To do: Rewrite the lines from the one containing "Among the items" through the end of the records as a JSON list of strings, one string per line, leaving out blank lines.

[begin Task input]

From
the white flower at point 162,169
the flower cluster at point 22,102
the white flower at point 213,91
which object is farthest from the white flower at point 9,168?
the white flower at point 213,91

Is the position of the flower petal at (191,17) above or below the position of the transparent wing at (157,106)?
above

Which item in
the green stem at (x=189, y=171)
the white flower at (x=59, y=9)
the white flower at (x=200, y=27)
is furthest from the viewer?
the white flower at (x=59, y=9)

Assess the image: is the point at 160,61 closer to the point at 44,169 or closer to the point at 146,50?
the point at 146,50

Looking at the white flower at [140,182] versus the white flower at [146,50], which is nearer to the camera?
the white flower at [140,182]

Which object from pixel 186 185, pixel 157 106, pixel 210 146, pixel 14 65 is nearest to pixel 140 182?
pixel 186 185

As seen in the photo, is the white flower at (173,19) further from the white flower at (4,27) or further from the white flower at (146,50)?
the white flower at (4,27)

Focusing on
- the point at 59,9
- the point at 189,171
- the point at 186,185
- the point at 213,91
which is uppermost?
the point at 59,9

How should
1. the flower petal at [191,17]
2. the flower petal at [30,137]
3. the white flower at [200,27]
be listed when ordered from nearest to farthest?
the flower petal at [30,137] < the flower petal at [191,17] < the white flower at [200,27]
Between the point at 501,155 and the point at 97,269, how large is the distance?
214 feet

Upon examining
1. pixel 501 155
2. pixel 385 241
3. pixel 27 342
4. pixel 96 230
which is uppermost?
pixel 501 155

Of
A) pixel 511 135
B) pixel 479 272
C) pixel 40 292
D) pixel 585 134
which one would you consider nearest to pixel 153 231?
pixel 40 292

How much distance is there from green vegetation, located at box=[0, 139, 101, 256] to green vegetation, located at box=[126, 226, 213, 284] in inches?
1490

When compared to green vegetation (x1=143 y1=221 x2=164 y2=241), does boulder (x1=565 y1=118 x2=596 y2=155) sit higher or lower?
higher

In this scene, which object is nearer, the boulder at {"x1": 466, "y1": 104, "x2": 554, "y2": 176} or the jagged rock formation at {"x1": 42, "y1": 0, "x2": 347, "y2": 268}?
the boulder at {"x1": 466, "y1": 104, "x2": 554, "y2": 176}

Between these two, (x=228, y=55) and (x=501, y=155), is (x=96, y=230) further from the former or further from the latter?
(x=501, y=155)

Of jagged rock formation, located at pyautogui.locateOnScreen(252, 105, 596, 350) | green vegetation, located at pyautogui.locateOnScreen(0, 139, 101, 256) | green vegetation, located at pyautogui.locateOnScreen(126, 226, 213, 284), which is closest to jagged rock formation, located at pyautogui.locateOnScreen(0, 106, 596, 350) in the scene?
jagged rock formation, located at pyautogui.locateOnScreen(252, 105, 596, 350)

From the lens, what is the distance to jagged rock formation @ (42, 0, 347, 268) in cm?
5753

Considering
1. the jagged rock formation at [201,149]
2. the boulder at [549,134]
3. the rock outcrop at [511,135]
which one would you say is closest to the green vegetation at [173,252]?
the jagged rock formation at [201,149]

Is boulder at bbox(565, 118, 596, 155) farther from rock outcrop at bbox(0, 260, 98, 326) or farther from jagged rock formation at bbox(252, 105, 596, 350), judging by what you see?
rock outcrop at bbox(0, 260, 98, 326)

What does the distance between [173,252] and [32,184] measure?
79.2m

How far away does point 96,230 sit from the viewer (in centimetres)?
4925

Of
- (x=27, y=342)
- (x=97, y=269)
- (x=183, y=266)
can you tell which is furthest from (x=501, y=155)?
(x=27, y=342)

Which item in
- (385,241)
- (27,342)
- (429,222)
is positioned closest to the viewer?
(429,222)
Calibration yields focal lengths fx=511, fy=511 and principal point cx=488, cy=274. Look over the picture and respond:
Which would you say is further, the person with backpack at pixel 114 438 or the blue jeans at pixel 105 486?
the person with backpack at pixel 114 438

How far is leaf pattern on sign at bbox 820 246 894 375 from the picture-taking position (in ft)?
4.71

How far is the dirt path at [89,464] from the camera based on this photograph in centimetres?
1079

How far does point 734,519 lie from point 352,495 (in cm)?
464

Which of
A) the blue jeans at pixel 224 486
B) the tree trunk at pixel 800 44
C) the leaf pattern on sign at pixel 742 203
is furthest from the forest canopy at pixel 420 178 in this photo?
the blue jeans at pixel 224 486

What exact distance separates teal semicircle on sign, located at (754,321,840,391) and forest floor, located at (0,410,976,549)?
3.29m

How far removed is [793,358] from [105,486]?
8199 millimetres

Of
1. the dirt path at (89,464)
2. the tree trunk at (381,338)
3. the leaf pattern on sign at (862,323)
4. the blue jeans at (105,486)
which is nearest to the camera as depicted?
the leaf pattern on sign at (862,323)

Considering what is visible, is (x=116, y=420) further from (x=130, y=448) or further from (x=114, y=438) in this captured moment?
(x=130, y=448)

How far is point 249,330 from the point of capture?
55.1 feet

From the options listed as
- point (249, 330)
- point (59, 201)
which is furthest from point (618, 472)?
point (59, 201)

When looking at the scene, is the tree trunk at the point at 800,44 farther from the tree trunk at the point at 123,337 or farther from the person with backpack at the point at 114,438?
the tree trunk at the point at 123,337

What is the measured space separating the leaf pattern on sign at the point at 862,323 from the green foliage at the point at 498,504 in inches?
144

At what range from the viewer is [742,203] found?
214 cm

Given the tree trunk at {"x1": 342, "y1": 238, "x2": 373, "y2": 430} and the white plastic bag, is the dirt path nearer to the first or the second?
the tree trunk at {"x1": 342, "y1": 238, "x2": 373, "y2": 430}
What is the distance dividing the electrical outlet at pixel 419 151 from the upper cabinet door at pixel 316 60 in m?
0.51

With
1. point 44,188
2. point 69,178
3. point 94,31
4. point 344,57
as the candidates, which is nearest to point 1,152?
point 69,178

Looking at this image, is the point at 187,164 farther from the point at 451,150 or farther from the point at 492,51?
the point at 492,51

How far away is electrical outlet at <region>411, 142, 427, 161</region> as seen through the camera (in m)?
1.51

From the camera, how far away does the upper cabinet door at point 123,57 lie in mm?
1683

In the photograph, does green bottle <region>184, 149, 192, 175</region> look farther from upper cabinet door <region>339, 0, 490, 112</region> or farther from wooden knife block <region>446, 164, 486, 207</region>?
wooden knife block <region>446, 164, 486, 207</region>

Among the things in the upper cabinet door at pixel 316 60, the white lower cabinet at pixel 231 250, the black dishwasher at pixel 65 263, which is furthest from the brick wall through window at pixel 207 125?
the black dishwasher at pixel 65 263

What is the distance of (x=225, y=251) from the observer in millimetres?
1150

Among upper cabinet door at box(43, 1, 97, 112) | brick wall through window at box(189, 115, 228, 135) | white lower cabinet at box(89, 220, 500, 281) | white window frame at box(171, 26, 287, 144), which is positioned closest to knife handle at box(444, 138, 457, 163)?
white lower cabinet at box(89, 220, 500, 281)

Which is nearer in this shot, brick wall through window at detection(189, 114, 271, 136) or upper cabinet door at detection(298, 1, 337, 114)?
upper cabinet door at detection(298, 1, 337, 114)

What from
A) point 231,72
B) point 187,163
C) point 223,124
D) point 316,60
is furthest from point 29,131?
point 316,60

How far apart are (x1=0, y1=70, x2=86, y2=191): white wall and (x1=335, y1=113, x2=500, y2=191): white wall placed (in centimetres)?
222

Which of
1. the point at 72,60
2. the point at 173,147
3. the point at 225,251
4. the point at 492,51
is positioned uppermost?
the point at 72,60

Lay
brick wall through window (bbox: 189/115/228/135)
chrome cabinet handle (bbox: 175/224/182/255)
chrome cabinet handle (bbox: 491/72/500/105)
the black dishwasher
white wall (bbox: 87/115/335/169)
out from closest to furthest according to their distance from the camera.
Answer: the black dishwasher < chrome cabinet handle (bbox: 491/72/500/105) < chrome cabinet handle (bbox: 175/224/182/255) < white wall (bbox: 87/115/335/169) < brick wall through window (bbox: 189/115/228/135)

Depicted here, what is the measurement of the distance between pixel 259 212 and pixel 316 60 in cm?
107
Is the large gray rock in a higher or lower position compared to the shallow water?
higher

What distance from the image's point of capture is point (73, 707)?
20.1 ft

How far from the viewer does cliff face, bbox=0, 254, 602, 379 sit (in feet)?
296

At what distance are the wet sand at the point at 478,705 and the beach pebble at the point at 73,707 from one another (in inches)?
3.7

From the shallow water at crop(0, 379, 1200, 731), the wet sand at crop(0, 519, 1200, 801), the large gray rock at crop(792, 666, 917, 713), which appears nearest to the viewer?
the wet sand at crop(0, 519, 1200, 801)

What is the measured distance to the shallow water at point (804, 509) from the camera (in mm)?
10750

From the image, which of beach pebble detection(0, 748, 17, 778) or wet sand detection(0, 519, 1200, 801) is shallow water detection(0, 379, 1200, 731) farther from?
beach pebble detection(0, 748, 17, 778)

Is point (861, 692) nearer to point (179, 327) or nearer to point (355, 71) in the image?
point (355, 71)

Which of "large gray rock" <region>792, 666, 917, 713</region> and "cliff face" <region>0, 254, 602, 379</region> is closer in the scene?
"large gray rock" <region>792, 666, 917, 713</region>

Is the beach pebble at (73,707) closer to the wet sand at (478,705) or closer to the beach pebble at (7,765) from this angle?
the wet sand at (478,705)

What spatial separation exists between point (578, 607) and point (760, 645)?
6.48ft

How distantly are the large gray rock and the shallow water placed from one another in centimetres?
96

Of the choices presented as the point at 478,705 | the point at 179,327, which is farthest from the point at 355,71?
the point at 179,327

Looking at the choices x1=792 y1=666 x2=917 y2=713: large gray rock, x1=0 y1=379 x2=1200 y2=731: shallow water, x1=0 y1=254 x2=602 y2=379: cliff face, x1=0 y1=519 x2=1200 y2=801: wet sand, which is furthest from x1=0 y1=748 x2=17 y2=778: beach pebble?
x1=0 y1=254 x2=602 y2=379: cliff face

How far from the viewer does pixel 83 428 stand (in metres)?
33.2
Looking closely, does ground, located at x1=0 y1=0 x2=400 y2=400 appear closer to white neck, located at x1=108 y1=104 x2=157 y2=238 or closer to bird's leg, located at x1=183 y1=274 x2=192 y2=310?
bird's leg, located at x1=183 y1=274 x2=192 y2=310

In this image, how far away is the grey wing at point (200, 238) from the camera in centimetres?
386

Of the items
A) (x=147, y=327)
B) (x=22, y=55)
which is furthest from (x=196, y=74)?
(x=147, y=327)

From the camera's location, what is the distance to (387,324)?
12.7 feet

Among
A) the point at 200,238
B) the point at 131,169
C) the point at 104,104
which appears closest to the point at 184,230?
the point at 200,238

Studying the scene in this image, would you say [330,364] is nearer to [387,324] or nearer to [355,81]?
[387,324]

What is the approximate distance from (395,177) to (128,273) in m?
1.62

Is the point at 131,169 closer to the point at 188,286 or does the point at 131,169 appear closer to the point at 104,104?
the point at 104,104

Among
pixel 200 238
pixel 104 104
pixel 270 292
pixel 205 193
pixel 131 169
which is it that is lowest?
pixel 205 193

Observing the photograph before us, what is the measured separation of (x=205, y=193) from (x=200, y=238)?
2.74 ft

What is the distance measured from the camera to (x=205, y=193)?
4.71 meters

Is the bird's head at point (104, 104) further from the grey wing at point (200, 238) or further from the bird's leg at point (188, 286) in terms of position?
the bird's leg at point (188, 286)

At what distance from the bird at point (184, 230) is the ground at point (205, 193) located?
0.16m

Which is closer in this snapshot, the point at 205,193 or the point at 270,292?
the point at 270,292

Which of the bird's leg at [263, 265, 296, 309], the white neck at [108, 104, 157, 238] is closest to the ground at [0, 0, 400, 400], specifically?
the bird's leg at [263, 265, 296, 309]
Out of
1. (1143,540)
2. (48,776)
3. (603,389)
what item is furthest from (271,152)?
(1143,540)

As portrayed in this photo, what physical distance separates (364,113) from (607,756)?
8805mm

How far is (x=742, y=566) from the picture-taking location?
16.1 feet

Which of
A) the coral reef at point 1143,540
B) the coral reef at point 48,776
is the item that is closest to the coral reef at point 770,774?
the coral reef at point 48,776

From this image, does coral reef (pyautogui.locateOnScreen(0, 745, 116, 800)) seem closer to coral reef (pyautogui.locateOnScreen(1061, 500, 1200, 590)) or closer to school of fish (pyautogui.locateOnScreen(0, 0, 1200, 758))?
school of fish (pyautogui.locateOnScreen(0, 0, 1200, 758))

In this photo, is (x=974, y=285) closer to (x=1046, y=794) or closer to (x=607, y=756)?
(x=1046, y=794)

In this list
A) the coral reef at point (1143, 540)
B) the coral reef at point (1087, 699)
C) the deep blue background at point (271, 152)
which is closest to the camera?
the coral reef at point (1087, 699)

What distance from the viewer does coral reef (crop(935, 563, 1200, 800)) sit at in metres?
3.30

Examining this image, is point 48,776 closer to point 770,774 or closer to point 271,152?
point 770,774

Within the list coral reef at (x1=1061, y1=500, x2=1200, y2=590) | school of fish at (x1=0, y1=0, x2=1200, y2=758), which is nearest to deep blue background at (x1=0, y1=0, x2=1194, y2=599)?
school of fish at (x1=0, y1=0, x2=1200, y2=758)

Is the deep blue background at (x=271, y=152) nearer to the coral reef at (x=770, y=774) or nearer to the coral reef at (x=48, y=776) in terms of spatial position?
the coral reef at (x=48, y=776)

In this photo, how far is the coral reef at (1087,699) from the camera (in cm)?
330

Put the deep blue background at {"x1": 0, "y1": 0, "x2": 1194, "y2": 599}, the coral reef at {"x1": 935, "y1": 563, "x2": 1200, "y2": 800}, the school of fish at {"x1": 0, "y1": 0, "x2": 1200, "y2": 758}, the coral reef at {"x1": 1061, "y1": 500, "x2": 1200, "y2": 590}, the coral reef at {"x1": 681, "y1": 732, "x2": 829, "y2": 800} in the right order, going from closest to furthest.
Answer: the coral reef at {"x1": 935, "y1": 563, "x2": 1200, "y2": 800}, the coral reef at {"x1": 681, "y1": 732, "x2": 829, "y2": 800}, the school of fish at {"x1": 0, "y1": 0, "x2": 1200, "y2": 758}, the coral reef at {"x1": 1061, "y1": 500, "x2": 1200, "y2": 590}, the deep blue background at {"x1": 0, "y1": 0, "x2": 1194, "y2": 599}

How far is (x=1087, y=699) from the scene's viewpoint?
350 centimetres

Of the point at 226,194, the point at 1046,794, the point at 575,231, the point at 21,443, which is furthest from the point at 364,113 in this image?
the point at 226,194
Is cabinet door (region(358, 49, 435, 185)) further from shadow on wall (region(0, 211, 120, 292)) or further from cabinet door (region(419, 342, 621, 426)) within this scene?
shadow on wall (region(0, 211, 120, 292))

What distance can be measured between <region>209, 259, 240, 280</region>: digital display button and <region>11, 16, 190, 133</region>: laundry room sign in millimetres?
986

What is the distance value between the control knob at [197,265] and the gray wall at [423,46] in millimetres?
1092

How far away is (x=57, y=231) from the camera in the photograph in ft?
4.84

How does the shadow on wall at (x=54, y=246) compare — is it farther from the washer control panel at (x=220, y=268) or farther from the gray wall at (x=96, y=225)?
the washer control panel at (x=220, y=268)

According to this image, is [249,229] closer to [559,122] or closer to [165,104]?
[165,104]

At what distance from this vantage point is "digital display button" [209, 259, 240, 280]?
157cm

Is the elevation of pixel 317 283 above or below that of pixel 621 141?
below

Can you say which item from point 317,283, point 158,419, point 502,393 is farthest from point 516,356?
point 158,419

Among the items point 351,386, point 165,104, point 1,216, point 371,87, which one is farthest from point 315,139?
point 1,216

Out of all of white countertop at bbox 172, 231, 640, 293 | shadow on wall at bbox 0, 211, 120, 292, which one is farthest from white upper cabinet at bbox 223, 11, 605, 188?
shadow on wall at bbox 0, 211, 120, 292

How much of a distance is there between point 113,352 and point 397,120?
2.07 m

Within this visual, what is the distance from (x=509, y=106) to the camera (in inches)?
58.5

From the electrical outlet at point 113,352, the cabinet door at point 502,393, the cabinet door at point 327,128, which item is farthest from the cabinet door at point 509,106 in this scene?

[end Task input]

Output of the exercise:
[
  "Among the items point 351,386, point 165,104, point 1,216, point 371,87, which one is farthest from point 315,139?",
  "point 1,216",
  "Out of all of white countertop at bbox 172, 231, 640, 293 | shadow on wall at bbox 0, 211, 120, 292, which one is farthest from white upper cabinet at bbox 223, 11, 605, 188?",
  "shadow on wall at bbox 0, 211, 120, 292",
  "How much of a distance is there between point 113,352 and point 397,120?",
  "2.07 m",
  "Within this visual, what is the distance from (x=509, y=106) to the camera (in inches)?",
  "58.5",
  "From the electrical outlet at point 113,352, the cabinet door at point 502,393, the cabinet door at point 327,128, which item is farthest from the cabinet door at point 509,106 in this scene?"
]